Look southwest from the top of Mount Takao on clear winter mornings. Mount Fuji soars above its surroundings, white and massive in the royal blue sky. Except for a few pylons in the distance, the view is timeless.
|A 12-way interchange between the Chuo Expressway and the new Ken’odo will obliterate historic Mount Takao, the ruins of Hachioji Castle and vital habitat for several endangered species.|
To the west and north lies a quilt of small mountains, precipitous and tree-covered, stretching far into the haze of distant peaks. On a mountain just north of Takao sit the remains of Hachioji Castle. Local people still call it Shiroyama, or Castle Mountain.
Hojo Ujiteru, one of Japan’s last independent warlords, began building the castle in 1584. He never finished, however, due to attacks by the forces of Toyotomi Hideyoshi, who sought to reunify the nation. Hideyoshi finally took the castle June 23, 1590, in a battle so bloody it is said the rivers of Shiroyama ran red. Ujiteru was defending his main castle in Odawara and escaped death, but not for long. On July 2, Hideyoshi’s besieging army stormed Odawara and took the castle. Ujiteru took his own life.
For hundreds of years, people stayed away from Shiroyama, fearful of angry spirits. In 1951, the castle and its surroundings were made a quasi-national park.
Today, a new battle is being fought for Shiroyama. This time, the confrontation is not over the castle but over its very foundations. Construction workers are drilling into the north slope, cutting a tunnel to the south. The project is part of a ring road, the Ken’odo, that officials hope will one day circle Tokyo. Concerned citizens and conservationists from across Japan are in court to stop the work.
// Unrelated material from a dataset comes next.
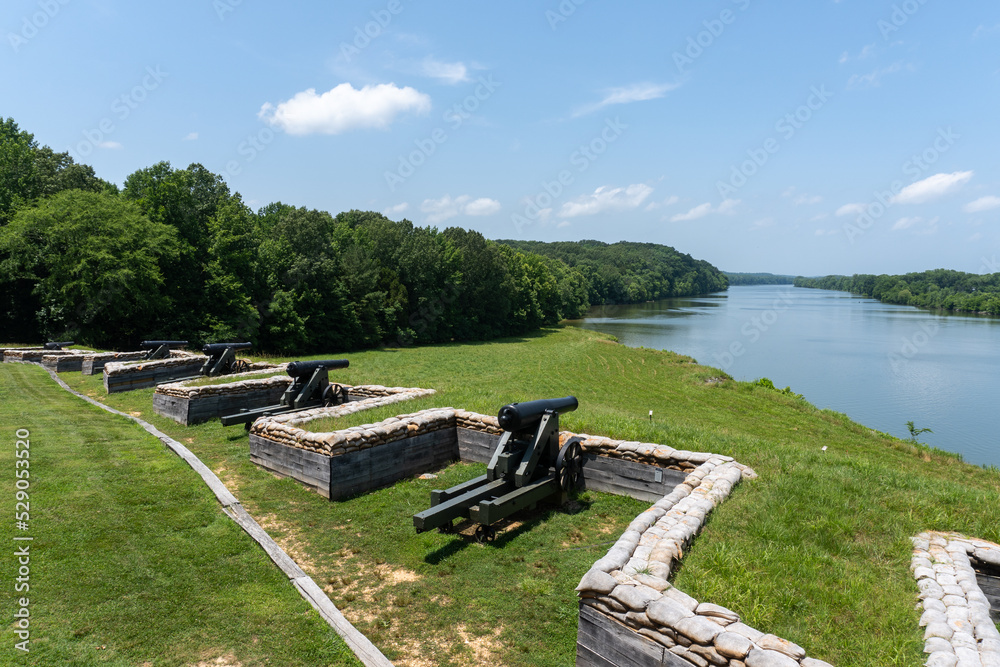 Obraz premium Dover, Tennessee: Fort Donelson National Battlefield American Civl War Site. Confederates built upper and lower river batteries to defend the Cumberland River. Heavy seacoast artillery.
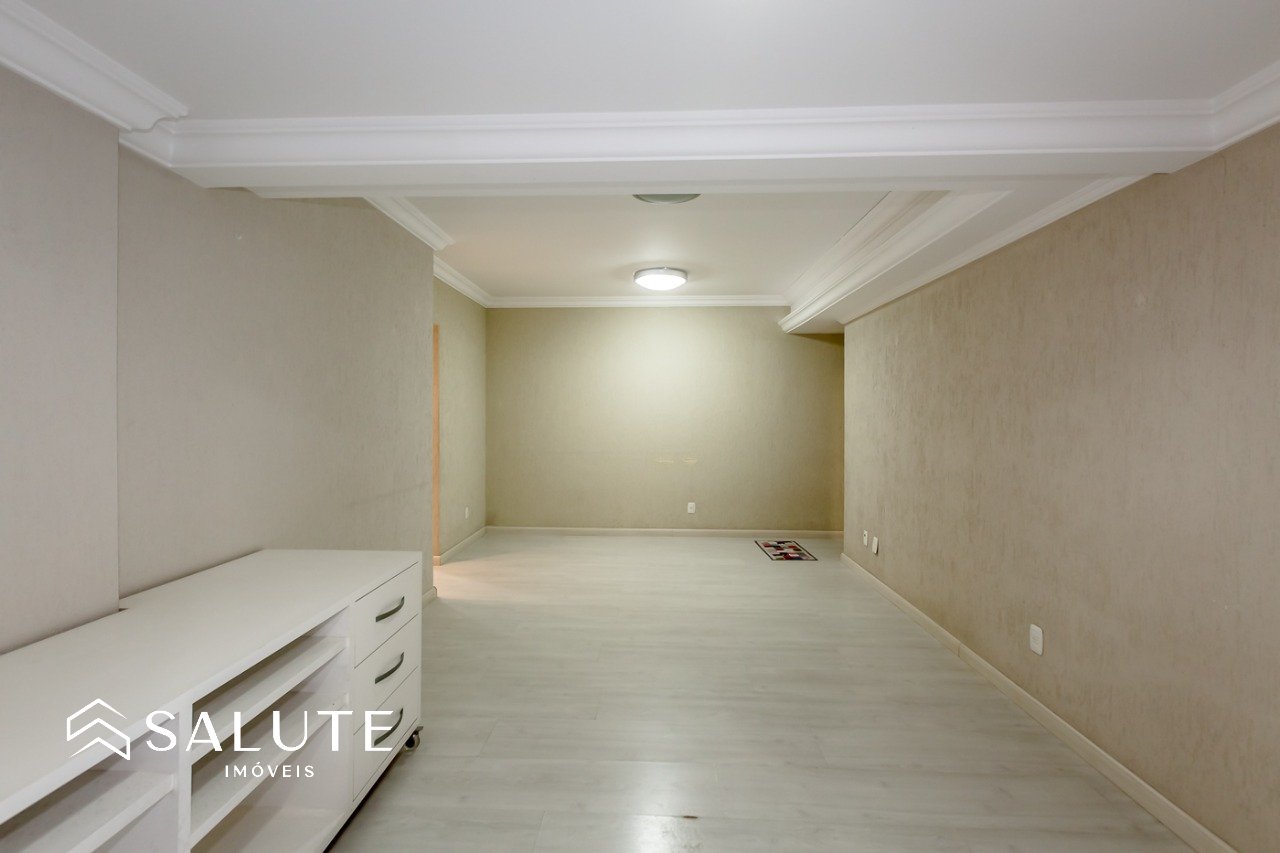 Apartamento diferenciado com piscina privativa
The Ministry of Land, Infrastructure and Transport is spearheading the grandiose plan, a 270-km highway that will circle through Chiba, Ibaraki, Saitama, Tokyo and Kanagawa Prefectures. Planning has been underway for more than 30 years, in various guises, but finally surfaced as the present-day Ken’odo in 1984. So far, less than 20 km has been finished, from Saitama to Ome City, Tokyo.
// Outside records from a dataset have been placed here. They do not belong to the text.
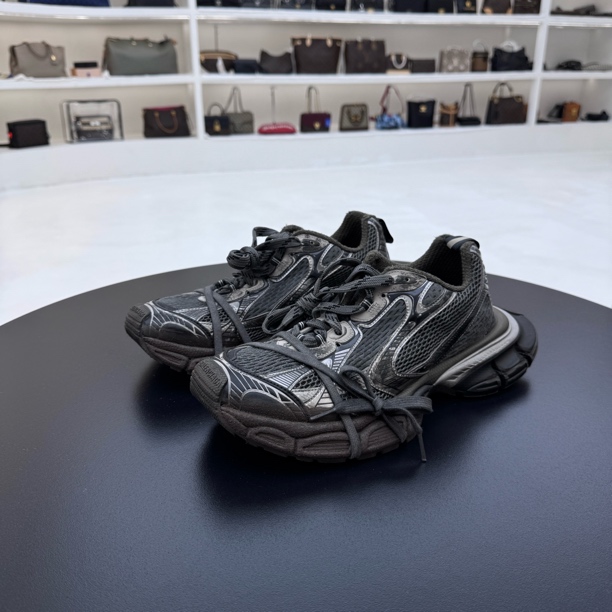 未使用 Balenciaga/巴黎世家 44码 3XL 做旧款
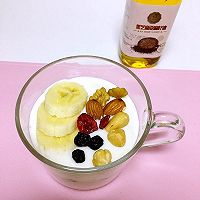 香蕉坚果酸奶杯的做法图解4
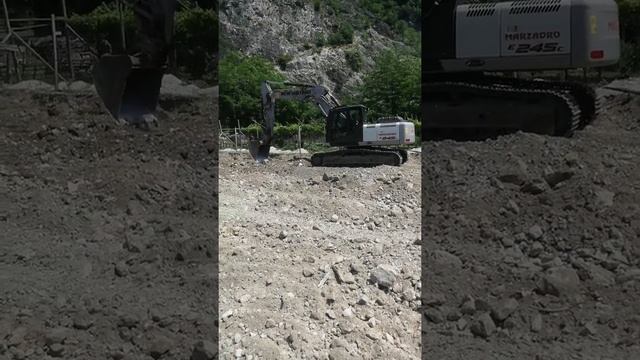 SBANCAMENTO TERRENO con escavatore NEW HOLLAND E245C смотреть онлайн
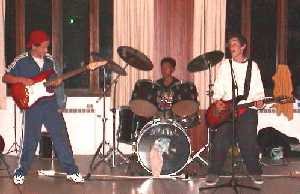 And1.jpg (10995 byte)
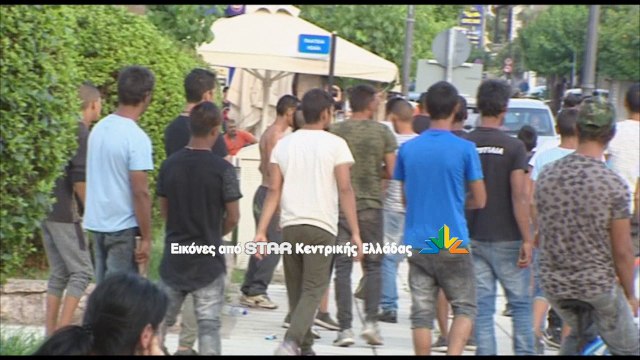 Οργή και απειλές από τους ΡΟΜΑ στην Άμφισσα. Συγκέντρωση με ρόπαλα και ξύλα στα χέρια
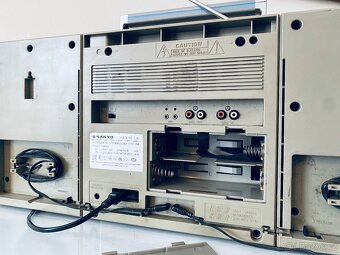 Radiomagnetofon Sanyo C50, rok 1983 - 14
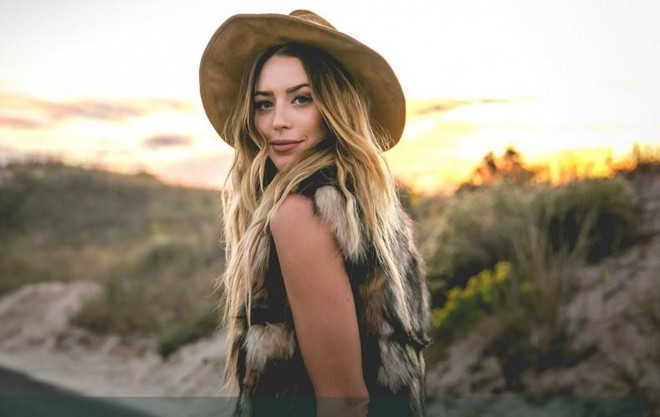 Nữ ca sĩ Kylie Rae Harris 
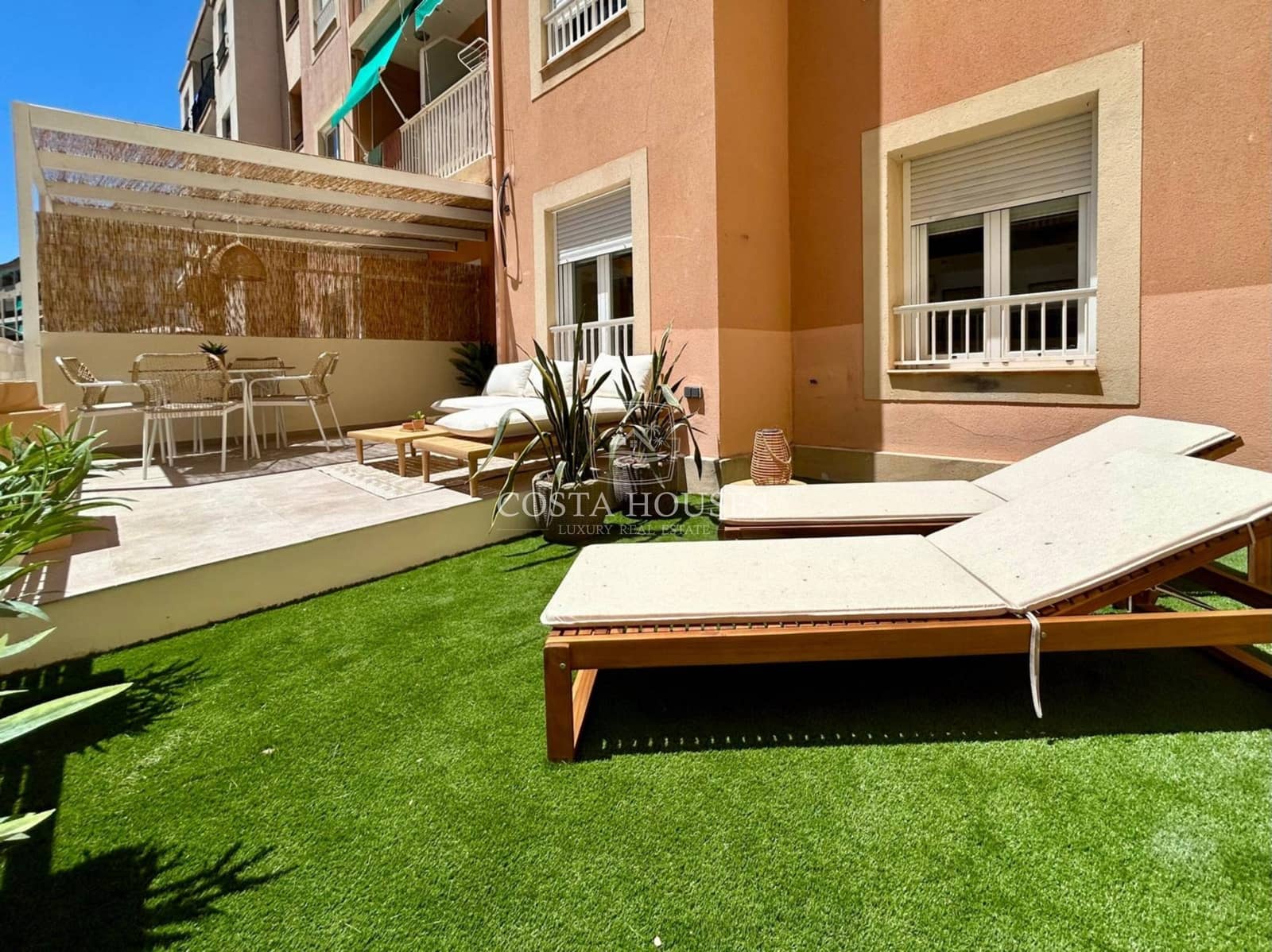 2 soveværelse Lejlighed til salg i Javea / Xabia - € 445.000 (Ref: 8863785)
Plans calls for the highway to carve south from Ome, burrow under Hachioji Castle, then surface to link up with the Chuo Expressway on the north flank of Mount Takao, also a quasinational park. This junction will require an interchange that weaves together at least 12 separate access and connecting ramps.
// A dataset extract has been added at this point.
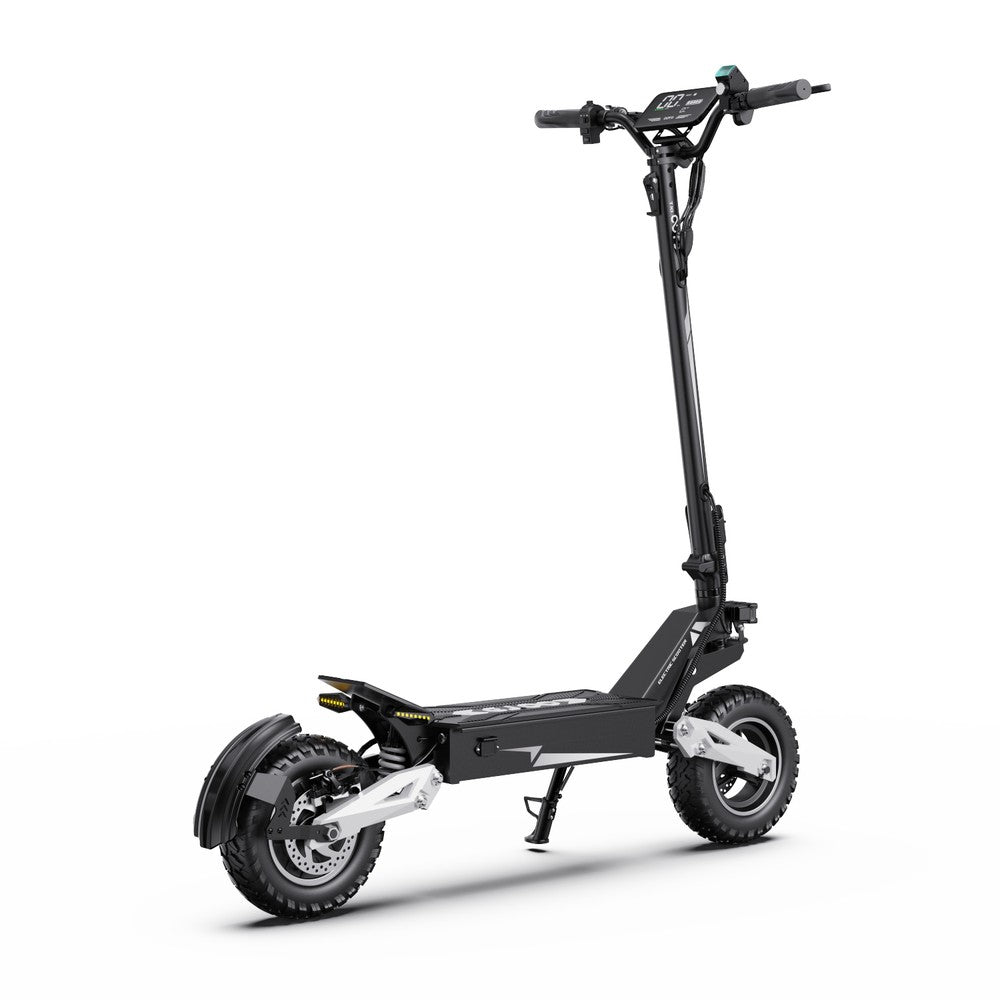 Zwarte elektrische scooter op witte achtergrond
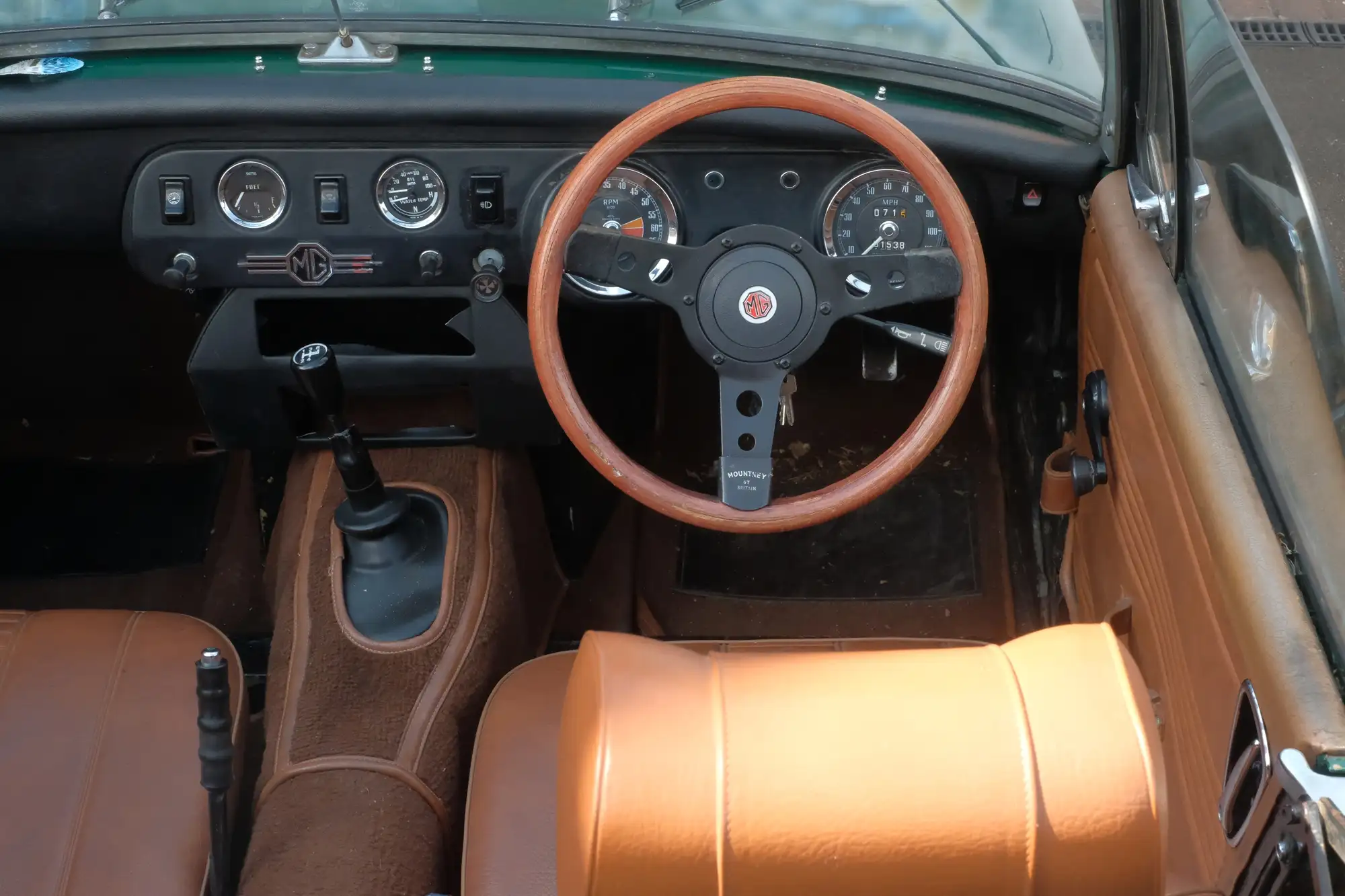 1976 MG Midget 1500-Sold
Construction has already begun on the north side of the Chuo junction, and is expected to connect with the Ken’odo where it exits Shiroyama. When this will happen is uncertain: Tunneling under Hachioji Castle has been slowed by groundwater inundation.
On the south side of the Chuo junction, the Ken’odo calls for two more tunnels to be drilled through the north face of Mount Takao. The tunnels will exit on the south and intersect with Route 20 in another tangle of access roads.
Even Pandora would recognize the ills of the Ken’odo: First the construction, then the hundreds of thousands of cars and trucks that will pass by and through Mount Takao and Shiroyama each year. Humans, plants, animals and historic structures will all suffer noise, vibration, and serious air pollution for decades to come. Perhaps most harmful, and unpredictable, will be tunneling through delicate mountain groundwater and drainage systems.
On a cold, clear morning this past January, over 100 people gathered at the Hachioji District Court for opening arguments in a lawsuit to stop the Ken’odo. Ten lawyers, backed by over 130 more, have brought suits on behalf of 1,061 individuals, six conservation groups and five other unusual plaintiffs: Mount Takao, Hachioji Castle, the Takao beech trees, the flying squirrel and the endangered goshawk.
At the second hearing in March, the judges dismissed the nonhumans’ suit without comment. Their case has been appealed. The human plaintiffs remain in district court.
“We are seeking an injunction to stop the construction, to protect the mountain. Our first purpose is to protect Mount Takao,” says Yoshihiro Hashimoto, leader of the conservation movement.
Mount Takao’s forests are an Eden of biodiversity: Thousands of species of insects, over 1,300 kinds of plants, 137 species of birds and 30 different mammals, including fox, wild boar, badger, raccoon and Japanese mink, inhabit its woods. The potential environmental destruction is appalling, says Hashimoto.
“Under the U.S. environmental assessment process,” he notes, “if a project will have a significant impact on the environment, there is always the option of not doing it. In Japan, there is no thought of not following through with a proposed project. It is a zero-option process, so the authorities reduce the estimated impacts in order to justify the project and ensure that it is undertaken.”
Until recently in Japan, he explains, “the Construction Ministry established the assessment standards, then did the assessments and approved the projects, which it then undertook. This is like students making a test, then taking the test and marking it, and deciding they have done well.”